> _Opdracht_
Typ uit de tekst over de regenachtige wandeletappe naar Sluis letterlijk over vanaf "Een kwartiertje later" tot en met "nog even wachten.".

══ Brontekst ══

Vandaag komt de wind uit het zuid-westen en voert de ene na de andere storing aan. We zijn nat tot op onze onderbroek. We hadden de 5 laatste etappes in Zeeuws Vlaanderen vorige week willen lopen, maar moesten een week verschuiven vanwege Europa League voetbal en de klassieker Ajax-Feyenoord. Het is twijfelachtig of de 7-0 overwinning van Feyenoord van donderdag en de overwinning op Ajax het leed van de regen van deze week doen vergeten. Toen we vanmorgen de auto in Sluis parkeerden was het droog en ook op de fiets naar Cadzand was het nog steeds droog. Eenmaal aan de wandel ging het al snel miezeren, dat later overging in regenen. Vanaf dat moment hadden we niet echt oog meer voor het landschap. Even buiten Retranchement hebben we één van onze, speciaal voor het NederRandpad geverfde, ‘happy stones’ achtergelaten in een oude, geknotte wilg. We zullen nu iedere etappe zo’n ‘happy stone’ ergens neerleggen en zijn benieuwd of ze gevonden worden en of wij ook ‘happy stones’ zullen vinden. We lopen verder stug door, met het hoofd naar beneden in de open polder. De Stompe Toren met daarachter een kleine kerkbeuk, blijkt nog niet Sluis te zijn, maar het piepkleine, schattige dorpje Sint Anna Ter Muiden, vlak voor Sluis.

Een kwartiertje later zijn we in Sluis bij Hotel Sanders de Paauw, waar we vannacht slapen. We stappen gelijk in de auto en rijden terug naar Cadzand om onze fietsen op te halen. De warme douche moet nog even wachten.

═══
══ Overzicht materiaal ══

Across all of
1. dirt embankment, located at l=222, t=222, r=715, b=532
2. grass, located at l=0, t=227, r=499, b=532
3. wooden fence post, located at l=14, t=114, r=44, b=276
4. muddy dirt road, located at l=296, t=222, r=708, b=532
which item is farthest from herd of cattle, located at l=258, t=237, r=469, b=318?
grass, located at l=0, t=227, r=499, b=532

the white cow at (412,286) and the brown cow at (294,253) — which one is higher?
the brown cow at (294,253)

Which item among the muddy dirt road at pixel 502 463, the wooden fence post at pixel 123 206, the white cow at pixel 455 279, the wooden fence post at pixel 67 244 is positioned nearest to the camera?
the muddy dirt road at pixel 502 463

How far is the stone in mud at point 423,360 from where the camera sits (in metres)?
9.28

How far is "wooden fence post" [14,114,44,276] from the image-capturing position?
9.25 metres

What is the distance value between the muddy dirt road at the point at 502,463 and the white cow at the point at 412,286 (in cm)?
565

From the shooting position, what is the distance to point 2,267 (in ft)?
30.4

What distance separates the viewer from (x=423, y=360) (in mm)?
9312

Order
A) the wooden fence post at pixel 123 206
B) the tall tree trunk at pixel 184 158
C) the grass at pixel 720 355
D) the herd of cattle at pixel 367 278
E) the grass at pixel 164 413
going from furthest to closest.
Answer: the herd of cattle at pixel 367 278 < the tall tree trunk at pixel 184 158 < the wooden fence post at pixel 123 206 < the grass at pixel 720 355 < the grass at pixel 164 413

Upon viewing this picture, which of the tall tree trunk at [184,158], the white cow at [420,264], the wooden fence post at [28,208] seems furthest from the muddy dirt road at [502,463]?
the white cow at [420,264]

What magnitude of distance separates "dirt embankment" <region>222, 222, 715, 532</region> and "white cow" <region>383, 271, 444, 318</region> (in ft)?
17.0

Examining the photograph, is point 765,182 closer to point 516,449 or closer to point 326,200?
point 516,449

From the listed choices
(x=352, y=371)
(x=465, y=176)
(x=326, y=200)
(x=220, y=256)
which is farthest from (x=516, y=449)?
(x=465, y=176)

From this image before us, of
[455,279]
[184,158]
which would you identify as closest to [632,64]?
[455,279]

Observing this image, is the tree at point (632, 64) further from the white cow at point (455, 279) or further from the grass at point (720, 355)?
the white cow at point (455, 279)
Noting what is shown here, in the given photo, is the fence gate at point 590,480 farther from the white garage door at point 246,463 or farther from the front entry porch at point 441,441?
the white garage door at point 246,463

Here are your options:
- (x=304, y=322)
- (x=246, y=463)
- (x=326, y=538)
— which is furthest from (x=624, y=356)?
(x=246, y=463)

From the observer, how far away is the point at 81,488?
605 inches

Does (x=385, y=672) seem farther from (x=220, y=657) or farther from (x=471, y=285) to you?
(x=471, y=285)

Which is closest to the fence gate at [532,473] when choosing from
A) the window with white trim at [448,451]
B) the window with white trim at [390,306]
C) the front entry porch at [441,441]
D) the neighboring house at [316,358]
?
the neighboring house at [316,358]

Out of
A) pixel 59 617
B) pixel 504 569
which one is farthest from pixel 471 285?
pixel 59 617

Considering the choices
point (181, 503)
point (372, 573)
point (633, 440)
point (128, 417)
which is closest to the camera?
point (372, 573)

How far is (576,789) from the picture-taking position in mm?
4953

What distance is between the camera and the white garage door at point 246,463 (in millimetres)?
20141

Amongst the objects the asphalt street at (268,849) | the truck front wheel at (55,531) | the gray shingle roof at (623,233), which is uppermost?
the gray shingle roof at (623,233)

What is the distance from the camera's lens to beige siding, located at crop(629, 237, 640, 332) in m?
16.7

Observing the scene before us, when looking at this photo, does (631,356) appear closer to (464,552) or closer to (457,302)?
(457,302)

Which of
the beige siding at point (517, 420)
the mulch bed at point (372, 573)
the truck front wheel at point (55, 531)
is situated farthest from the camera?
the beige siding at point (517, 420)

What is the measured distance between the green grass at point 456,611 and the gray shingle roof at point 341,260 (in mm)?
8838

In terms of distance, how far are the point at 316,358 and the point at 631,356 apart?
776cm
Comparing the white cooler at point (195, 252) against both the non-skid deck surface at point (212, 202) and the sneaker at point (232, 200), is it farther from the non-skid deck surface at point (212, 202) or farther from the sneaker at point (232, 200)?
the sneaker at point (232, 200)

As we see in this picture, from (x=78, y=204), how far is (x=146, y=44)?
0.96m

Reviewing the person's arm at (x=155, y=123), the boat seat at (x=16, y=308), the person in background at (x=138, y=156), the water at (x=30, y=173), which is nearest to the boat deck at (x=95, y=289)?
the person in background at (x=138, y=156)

═══

> _Uitwerking_
Een kwartiertje later zijn we in Sluis bij Hotel Sanders de Paauw, waar we vannacht slapen. We stappen gelijk in de auto en rijden terug naar Cadzand om onze fietsen op te halen. De warme douche moet nog even wachten.